_SÉRIE D'EXERCICES_
1 - Répondez aux questions suivantes d'après l'extrait sur l'inflation et la dette publique :
(a) À quoi les effets inflationnistes sont-ils liés pour l'essentiel ?
(b) Outre une partie des emprunts des administrations, qu'est-ce qui est indexé sur l'inflation ?
(c) À combien s'élèvent, pour 2009, les dépenses supplémentaires que l'État doit prendre en compte ?
2 - D'après l'extrait sur l'inflation et la dette publique, expliquez pourquoi l'inflation coûte cher à l'État.

──────── EXTRAIT DU TEXTE ────────

Mais le papier des Echos, subtil parce que factuel, du journalisme en fait,
détruit toute velléité de procès en sorcellerie. En effet, si la BCE a
augmenté les taux, c’est pour tenter de contrecarrer les effets
inflationnistes liés, pour l’essentiel, à la flambée des matières premières.
Or, justement, l’inflation déjà constatée coûte cher à l’Etat.
Il faut savoir, je ne le savais pas, je l’ai appris, qu’une partie des
emprunts contractés par les administrations dans le vaste océan de la dette
publique sont indexés sur l’inflation. Donc, quand celle ci augmente, le
coût du remboursement augmente aussi. D’autre part, les retraites des agents
de l’Etat sont elles aussi indexées sur l’inflation. Au total, assure le
papier des Echos, pour 2009, c’est environ 1 milliard d’euros de dépenses
supplémentaires que l’Etat doit d’ores et déjà prendre en compte du seul
fait du niveau relativement important constaté dans la zone euro. Au total
du total, quand la BCE, comme c’est d’ailleurs sa mission, prétend vouloir
mener une lutte rigoureuse contre l’inflation, elle sert l’intérêt général
de la France endettée jusqu’à l’os et jusqu’au cou et qui souffre sous les
coups de la conjoncture pour cette seule et unique raison que le boulet de
sa dette, le poids de sa dette, le malheur de sa dette, l’empêche
littéralement de faire face aux chocs de l’histoire économique en train de
s’écrire.

──────── INFORMATIONS PRÉSENTÉES ────────

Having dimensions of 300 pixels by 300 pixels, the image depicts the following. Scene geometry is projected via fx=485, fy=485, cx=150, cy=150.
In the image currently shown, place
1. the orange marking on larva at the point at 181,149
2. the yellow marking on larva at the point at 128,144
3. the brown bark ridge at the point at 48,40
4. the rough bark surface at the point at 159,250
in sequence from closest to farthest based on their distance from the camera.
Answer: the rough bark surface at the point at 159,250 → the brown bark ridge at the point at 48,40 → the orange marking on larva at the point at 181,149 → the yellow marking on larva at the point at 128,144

────────

_CORRIGÉ DES EXERCICES_
1 -
(a) Ils sont liés à la flambée des matières premières.
(b) Les retraites des agents de l'État sont indexées sur l'inflation.
(c) Elles s'élèvent à environ 1 milliard d'euros.

2 - Une partie des emprunts contractés par les administrations est indexée sur l'inflation, si bien que le coût du remboursement augmente lorsque l'inflation augmente. Les retraites des agents de l'État sont elles aussi indexées sur l'inflation.